- STATED TASK -
Please count the lines in the items below that contain the word "with", and give only the number.

- TASK INPUT -

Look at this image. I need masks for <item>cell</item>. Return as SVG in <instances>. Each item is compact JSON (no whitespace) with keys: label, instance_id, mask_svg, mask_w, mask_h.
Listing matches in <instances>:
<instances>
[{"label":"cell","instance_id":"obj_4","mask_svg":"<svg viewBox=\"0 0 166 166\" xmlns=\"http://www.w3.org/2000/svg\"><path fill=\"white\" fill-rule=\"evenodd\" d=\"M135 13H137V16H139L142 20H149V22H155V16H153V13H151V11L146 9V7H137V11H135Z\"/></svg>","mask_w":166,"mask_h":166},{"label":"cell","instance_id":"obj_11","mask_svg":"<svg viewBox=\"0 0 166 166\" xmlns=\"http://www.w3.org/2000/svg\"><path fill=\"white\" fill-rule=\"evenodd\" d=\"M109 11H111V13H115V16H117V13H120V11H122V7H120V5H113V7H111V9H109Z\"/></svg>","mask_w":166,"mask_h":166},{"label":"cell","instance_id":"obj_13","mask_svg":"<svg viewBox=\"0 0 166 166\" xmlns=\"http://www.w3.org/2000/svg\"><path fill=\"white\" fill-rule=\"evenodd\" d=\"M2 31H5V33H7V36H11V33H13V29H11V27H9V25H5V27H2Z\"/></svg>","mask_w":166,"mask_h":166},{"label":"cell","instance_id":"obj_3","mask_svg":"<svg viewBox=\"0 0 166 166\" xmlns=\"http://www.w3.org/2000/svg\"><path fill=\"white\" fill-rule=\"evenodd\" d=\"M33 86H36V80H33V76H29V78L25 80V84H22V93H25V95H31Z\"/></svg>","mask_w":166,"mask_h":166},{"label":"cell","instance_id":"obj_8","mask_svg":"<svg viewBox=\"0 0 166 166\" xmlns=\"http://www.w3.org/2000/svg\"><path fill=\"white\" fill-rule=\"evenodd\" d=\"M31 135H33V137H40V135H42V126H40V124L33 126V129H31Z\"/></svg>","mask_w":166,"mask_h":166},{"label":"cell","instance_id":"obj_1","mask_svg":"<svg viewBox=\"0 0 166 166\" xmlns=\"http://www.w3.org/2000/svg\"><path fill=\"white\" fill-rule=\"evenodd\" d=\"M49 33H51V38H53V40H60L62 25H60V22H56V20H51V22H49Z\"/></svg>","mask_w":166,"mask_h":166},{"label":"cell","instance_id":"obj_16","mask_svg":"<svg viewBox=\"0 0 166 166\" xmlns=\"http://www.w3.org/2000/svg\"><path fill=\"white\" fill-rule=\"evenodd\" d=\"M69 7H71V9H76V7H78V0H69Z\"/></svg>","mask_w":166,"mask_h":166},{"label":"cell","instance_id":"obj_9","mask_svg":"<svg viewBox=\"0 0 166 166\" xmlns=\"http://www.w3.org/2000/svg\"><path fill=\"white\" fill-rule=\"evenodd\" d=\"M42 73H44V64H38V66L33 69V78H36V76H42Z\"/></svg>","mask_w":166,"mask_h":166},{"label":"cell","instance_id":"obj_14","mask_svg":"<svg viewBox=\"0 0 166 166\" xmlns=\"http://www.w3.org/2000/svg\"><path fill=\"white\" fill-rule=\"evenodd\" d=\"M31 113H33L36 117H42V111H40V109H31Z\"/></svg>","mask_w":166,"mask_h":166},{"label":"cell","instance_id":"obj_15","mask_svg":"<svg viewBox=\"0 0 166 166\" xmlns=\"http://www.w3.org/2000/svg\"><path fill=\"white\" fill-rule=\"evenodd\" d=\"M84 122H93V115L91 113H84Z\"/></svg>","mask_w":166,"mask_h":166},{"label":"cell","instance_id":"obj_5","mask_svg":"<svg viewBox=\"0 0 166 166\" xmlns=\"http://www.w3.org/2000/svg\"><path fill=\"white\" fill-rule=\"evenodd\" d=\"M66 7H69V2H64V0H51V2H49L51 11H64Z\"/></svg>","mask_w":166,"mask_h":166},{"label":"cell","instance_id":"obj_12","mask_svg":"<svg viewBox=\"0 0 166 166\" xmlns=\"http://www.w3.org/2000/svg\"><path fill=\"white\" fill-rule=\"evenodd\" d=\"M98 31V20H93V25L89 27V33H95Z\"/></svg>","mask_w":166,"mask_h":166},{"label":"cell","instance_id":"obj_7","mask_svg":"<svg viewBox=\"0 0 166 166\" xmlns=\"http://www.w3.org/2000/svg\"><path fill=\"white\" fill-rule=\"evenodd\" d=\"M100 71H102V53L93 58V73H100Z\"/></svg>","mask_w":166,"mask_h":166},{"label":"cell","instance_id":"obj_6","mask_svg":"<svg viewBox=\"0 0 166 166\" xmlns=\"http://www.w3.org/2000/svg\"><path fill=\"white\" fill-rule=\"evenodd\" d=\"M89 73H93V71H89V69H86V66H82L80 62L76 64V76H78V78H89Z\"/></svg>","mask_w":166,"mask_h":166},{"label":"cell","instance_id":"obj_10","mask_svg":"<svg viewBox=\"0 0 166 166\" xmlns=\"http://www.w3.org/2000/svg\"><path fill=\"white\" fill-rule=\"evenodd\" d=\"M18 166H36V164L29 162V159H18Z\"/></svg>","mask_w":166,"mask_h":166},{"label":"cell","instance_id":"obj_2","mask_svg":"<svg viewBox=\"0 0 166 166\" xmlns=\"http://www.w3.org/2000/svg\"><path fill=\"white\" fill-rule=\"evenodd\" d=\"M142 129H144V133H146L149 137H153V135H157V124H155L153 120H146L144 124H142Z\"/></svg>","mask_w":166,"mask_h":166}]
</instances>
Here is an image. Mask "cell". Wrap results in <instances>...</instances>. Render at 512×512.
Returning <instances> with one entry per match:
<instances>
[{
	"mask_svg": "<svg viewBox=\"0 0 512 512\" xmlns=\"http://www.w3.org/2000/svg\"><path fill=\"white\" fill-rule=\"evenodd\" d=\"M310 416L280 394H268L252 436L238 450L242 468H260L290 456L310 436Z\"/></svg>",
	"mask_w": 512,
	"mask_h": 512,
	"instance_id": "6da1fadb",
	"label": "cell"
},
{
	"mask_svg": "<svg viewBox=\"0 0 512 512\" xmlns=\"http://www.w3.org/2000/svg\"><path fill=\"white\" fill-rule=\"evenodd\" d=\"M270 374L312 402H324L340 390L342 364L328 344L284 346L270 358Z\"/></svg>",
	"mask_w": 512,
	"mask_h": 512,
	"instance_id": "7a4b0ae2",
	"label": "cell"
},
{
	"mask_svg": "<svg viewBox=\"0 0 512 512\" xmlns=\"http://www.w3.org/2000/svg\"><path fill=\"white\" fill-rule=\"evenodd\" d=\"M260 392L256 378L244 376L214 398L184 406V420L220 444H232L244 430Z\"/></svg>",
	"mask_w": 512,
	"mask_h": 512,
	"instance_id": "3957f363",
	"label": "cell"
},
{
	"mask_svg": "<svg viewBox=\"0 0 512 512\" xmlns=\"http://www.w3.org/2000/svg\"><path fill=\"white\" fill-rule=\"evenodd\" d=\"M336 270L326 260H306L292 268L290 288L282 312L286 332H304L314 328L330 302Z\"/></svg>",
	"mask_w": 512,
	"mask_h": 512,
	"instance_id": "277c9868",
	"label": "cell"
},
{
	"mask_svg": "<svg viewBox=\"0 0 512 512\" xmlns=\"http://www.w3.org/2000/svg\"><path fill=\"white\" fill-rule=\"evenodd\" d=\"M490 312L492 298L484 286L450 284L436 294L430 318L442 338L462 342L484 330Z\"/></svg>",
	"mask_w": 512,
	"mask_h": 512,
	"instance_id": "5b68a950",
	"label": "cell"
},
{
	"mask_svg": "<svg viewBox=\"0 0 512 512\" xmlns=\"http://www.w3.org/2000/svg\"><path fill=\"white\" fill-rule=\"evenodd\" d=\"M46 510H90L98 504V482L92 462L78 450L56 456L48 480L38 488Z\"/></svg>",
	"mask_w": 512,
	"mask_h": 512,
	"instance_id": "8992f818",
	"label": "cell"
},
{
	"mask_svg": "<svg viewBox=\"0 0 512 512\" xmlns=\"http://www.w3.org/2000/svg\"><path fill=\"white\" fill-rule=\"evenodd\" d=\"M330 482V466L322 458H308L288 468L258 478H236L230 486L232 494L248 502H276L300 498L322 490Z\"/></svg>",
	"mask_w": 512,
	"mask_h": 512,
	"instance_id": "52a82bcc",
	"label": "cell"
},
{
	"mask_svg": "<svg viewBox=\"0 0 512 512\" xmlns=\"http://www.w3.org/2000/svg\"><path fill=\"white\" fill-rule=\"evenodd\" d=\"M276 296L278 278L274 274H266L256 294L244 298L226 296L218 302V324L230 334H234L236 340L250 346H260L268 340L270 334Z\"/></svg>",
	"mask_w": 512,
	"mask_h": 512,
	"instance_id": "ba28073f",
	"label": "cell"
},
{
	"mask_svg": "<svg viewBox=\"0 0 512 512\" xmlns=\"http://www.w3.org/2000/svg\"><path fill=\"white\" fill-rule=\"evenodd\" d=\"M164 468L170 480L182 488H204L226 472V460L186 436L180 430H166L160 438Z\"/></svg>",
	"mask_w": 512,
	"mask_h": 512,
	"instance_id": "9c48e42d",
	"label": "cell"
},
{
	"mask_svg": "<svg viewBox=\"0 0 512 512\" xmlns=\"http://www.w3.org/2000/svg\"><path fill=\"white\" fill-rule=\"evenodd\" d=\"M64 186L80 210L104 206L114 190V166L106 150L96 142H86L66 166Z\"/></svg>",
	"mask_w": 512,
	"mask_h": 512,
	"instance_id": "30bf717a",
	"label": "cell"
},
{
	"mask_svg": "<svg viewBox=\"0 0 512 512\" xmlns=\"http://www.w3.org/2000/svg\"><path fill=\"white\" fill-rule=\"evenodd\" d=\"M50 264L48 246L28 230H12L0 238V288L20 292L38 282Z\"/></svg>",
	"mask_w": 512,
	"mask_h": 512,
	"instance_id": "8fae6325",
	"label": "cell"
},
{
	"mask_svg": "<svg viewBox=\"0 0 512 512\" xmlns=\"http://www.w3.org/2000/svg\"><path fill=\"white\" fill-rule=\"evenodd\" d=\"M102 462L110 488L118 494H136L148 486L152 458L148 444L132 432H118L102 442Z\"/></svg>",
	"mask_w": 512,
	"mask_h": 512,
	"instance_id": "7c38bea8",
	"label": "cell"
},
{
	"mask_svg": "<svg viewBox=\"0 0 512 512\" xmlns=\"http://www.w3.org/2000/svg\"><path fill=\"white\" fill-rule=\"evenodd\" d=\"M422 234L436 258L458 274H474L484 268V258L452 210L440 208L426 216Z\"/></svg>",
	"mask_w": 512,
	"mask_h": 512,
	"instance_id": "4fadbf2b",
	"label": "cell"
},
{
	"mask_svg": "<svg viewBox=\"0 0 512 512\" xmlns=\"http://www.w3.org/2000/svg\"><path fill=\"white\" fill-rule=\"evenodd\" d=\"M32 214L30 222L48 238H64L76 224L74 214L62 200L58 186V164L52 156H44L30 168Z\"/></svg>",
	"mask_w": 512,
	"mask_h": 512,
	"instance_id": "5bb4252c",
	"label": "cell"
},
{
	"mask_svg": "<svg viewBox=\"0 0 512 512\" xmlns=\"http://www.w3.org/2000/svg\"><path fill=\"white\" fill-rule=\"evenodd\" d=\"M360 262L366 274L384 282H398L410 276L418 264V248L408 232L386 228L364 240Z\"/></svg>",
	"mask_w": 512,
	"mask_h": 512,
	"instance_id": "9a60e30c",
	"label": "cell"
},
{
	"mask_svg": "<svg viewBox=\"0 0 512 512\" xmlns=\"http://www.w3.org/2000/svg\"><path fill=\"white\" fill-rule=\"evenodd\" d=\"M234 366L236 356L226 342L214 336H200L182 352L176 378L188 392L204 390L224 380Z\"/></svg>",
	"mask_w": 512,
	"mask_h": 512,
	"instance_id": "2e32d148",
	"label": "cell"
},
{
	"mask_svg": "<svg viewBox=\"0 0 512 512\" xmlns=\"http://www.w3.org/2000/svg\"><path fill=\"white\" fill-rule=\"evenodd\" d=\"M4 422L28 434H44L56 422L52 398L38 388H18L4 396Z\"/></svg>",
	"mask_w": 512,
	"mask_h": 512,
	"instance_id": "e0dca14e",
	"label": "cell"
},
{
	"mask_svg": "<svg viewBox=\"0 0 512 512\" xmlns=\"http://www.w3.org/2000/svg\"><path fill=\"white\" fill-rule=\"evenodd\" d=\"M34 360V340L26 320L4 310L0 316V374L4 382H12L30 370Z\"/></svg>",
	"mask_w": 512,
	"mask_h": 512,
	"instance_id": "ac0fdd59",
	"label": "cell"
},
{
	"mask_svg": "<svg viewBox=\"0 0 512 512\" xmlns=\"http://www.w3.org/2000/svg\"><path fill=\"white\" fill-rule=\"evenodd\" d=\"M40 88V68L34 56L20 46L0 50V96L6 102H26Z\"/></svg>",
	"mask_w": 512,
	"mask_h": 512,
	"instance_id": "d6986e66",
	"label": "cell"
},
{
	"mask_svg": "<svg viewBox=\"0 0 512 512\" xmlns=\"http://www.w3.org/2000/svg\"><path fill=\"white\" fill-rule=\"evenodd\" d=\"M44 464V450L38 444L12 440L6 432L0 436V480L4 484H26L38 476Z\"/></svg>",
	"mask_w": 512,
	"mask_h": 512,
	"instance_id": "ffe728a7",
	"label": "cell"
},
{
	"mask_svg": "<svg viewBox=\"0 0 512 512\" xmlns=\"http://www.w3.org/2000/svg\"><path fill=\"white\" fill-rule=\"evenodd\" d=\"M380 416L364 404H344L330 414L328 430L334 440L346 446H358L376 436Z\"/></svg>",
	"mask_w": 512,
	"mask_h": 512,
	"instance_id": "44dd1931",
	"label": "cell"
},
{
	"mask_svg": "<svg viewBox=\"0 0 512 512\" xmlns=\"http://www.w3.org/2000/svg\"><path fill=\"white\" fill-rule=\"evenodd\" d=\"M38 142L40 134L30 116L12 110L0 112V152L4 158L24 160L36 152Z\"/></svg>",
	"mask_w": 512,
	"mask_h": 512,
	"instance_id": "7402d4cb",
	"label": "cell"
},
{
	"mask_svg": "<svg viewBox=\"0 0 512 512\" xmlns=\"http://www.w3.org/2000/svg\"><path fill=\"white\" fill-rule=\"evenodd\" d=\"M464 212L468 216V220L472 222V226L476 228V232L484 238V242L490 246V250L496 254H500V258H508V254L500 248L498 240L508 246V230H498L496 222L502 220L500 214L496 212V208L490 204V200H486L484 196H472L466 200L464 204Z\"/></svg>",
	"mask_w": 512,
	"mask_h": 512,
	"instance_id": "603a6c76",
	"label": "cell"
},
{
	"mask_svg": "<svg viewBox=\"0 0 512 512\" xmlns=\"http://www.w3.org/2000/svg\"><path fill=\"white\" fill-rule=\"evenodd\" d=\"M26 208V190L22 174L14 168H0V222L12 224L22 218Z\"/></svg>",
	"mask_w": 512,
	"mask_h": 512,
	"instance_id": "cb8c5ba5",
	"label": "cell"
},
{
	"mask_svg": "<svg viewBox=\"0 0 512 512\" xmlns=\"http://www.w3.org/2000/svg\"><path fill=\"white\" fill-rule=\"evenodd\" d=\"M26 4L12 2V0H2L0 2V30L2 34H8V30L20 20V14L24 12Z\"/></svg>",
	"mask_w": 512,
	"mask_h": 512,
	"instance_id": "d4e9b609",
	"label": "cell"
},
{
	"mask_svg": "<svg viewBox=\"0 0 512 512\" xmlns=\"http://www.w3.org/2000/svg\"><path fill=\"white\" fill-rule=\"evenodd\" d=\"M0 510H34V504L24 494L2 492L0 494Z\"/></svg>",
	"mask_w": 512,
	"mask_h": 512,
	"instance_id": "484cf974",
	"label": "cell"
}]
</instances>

- WRITTEN RESPONSE -
2